- The second prototype (MA) of the TIS

General information
- Type: Heavy fighter
- National origin: Soviet Union
- Manufacturer: Polikarpov OKB
- Designer: Mikhail Yangel
- Status: canceled
- Number built: 2

History
- First flight: September 1941

= Polikarpov TIS =

Soviet heavy fighter prototype

The Polikarpov TIS was a heavily armed Soviet heavy fighter designed during the early 1940s. Competing contemporaneous designs in the USSR included the Grushin Gr-1, Mikoyan-Gurevich DIS and Tairov Ta-3.

Only two prototypes were built because its intended engines proved to be too unreliable to be placed into production and the engines' manufacturer lacked the resources to fix the problems.

The second prototype crashed in September 1944 and the program was canceled after the death of Nikolai Nikolaevich Polikarpov, the chief designer of his eponymous OKB, earlier that year.

==Design and development==
The original request for proposals for a heavy escort fighter (Tyazholyy Istrebitel' Soprovozhdeniya) was received at the Polikarpov OKB in November 1938, but the press of work with the I-180 and SPB prototypes prevented any significant design work until the third quarter of 1940. Mikhail Yangel was appointed head designer, but his job was complicated by multiple changes in the role of the aircraft from escort fighter to interceptor, dive bomber, and eventually reconnaissance.

The prototype, internally designated as aircraft or TIS "A", was a low-wing, all-metal, cantilever monoplane with two Mikulin AM-37 engines and a twin tail. The monocoque fuselage had four 7.62 mm ShKAS machine guns in the nose, each with 1,000 rounds. The pilot and the gunner/radio-operator were seated back-to-back, separated by an armor plate, under sliding canopies. The gunner had a dorsal ShKAS on a TSS-1 mount with 750 rounds that could be used once his canopy was slid forward. He also had a ventral ShKAS mounted below the armored floor that he could access by raising a hatch in the floor and kneeling down to fire the machine guns. The ventral gun was provided with 500 rounds of ammunition. A 12.7 mm UBK machine gun with 400 rounds and a 20 mm ShVAK cannon with 350 rounds were mounted in each wing root. Underneath the wings were two racks each capable of carrying a single 500 kg FAB-500 bomb. The wing had automatic leading edge slats and four split flaps separated by the engine nacelles. The single wheel landing gear retracted into the rear part of the nacelles, as did the tailwheel into the fuselage.

The 'A' prototype first flew in September 1941 and reached a speed of 555 km/h at 5800 m altitude. It suffered from a lack of directional stability and the engines were unreliable and vibrated above 5000 m. Factory No. 51 attempted to fix the stability problem in late September by increasing the area of the rear fins, but was unsuccessful. Flight testing continued in October in Novosibirsk, to where the LII (Лётно-исследовательский институт—Flight Research Institute) had been evacuated. Eliminating the stability problem took until March 1942, although the engines remained as unreliable as ever.

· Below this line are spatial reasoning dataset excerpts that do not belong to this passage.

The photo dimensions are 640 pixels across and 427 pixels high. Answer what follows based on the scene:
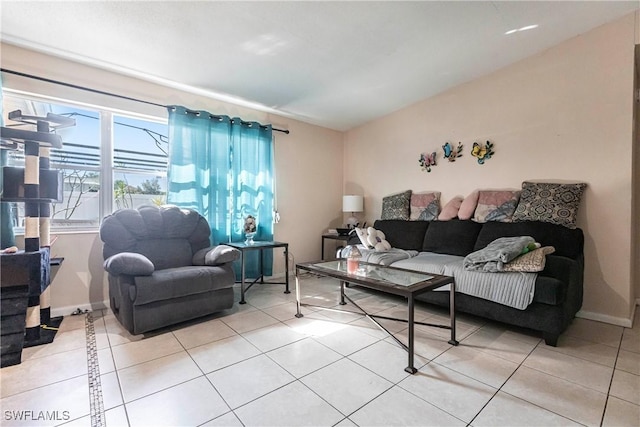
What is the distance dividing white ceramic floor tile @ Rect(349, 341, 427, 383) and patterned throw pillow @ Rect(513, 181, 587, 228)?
188 cm

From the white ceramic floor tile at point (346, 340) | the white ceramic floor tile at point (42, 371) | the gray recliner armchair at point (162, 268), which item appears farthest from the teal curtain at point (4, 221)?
the white ceramic floor tile at point (346, 340)

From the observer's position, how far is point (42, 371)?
1.75 metres

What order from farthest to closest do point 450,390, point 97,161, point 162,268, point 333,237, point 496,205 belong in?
1. point 333,237
2. point 496,205
3. point 97,161
4. point 162,268
5. point 450,390

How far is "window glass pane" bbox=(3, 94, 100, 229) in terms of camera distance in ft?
9.00

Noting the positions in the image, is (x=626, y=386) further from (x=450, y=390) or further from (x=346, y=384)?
(x=346, y=384)

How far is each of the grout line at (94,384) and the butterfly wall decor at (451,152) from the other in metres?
3.83

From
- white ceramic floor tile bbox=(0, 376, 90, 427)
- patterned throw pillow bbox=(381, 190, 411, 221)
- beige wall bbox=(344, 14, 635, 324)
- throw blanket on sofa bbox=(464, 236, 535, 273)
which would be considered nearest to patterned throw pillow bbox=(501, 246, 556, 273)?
throw blanket on sofa bbox=(464, 236, 535, 273)

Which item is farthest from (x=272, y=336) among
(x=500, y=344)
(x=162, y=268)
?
(x=500, y=344)

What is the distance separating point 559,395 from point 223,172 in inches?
140

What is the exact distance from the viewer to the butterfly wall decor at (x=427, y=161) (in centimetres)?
374

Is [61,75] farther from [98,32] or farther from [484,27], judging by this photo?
[484,27]

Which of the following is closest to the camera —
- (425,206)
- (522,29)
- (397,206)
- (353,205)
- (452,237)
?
(522,29)

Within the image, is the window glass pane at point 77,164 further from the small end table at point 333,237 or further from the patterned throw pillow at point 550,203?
the patterned throw pillow at point 550,203

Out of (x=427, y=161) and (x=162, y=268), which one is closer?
(x=162, y=268)
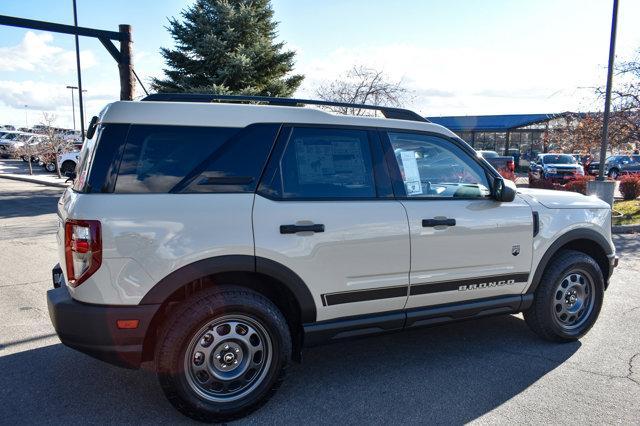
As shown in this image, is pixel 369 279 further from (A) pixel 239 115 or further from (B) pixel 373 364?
(A) pixel 239 115

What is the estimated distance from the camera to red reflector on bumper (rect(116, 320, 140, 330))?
2.82 metres

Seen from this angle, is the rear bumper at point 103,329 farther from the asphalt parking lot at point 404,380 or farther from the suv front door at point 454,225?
the suv front door at point 454,225

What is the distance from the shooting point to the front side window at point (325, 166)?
323 cm

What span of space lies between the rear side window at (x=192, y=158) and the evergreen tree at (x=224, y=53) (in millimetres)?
12493

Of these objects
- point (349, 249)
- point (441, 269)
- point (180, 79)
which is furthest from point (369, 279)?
point (180, 79)

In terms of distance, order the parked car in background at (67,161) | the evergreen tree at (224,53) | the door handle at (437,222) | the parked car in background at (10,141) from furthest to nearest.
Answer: the parked car in background at (10,141) < the parked car in background at (67,161) < the evergreen tree at (224,53) < the door handle at (437,222)

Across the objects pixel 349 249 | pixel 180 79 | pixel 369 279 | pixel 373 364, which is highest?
pixel 180 79

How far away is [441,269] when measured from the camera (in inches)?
144

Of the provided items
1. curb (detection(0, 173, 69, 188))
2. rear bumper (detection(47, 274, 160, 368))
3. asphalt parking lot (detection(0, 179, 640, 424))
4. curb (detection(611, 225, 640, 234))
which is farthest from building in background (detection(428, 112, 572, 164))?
rear bumper (detection(47, 274, 160, 368))

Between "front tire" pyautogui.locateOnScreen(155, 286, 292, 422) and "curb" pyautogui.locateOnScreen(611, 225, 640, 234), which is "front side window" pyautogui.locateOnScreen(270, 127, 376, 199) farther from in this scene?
"curb" pyautogui.locateOnScreen(611, 225, 640, 234)

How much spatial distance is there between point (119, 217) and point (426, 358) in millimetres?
2669

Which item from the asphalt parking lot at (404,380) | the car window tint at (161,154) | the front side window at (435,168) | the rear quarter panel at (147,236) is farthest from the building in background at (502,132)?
the rear quarter panel at (147,236)

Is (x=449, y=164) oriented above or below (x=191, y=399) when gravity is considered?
above

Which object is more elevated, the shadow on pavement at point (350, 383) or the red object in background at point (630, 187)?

By the summer of 1942 it was clear that the Mikulin OKB lacked the resources to fix the problems with the AM-37 and that the TIS would need a new engine, but the OKB's resources were fully utilized on the I-185 and ITP programs and the TIS program was put on hold. Work did not resume on the TIS until the second half of 1943, after the I-185 had been canceled, and the Mikulin AM-39 engine was selected. A new prototype was built, internally called the "MA", with a completely revised armament. Two ShVAK cannon replaced the nose ShKAS machine guns and a UBT machine gun in a VUB-1 mount replaced the dorsal ShKAS, while the ventral machine gun was removed entirely. Two 37 mm Shpitalny Sh-37 or 45 mm 111P cannon replaced the wing root guns. The intended AM-39s were unavailable and therefore two Mikulin AM-38Fs were used as a temporary expedient. The engine radiators were moved from the nacelles into the wings. They were fed by inlets in the leading edge and outlets on the undersurface of the wing.

==Operational history==
The "MA" was flight tested from June to September 1944 and generally met its expected performance figures. The engines were optimized for low altitudes and the aircraft could only reach a maximum speed of 535 km/h and a ceiling of 6600 m. It did, however, have an initial climb rate of 13.5 m/s and, on the basis of the flight tests, it was concluded that it would be capable reaching 650 km/h at 7150 m and would take 6.4 minutes to reach 5000 m once the AM-39s were fitted. A brake failure on 29 June damaged the "MA", which required a month to repair, but a crash-landing on 16 September caused by the failure of the undercarriage to extend proved to be the death knell for the TIS program. The OKB was being shut down after Polikarpov's death at the end of June and there was no one willing to champion the TIS.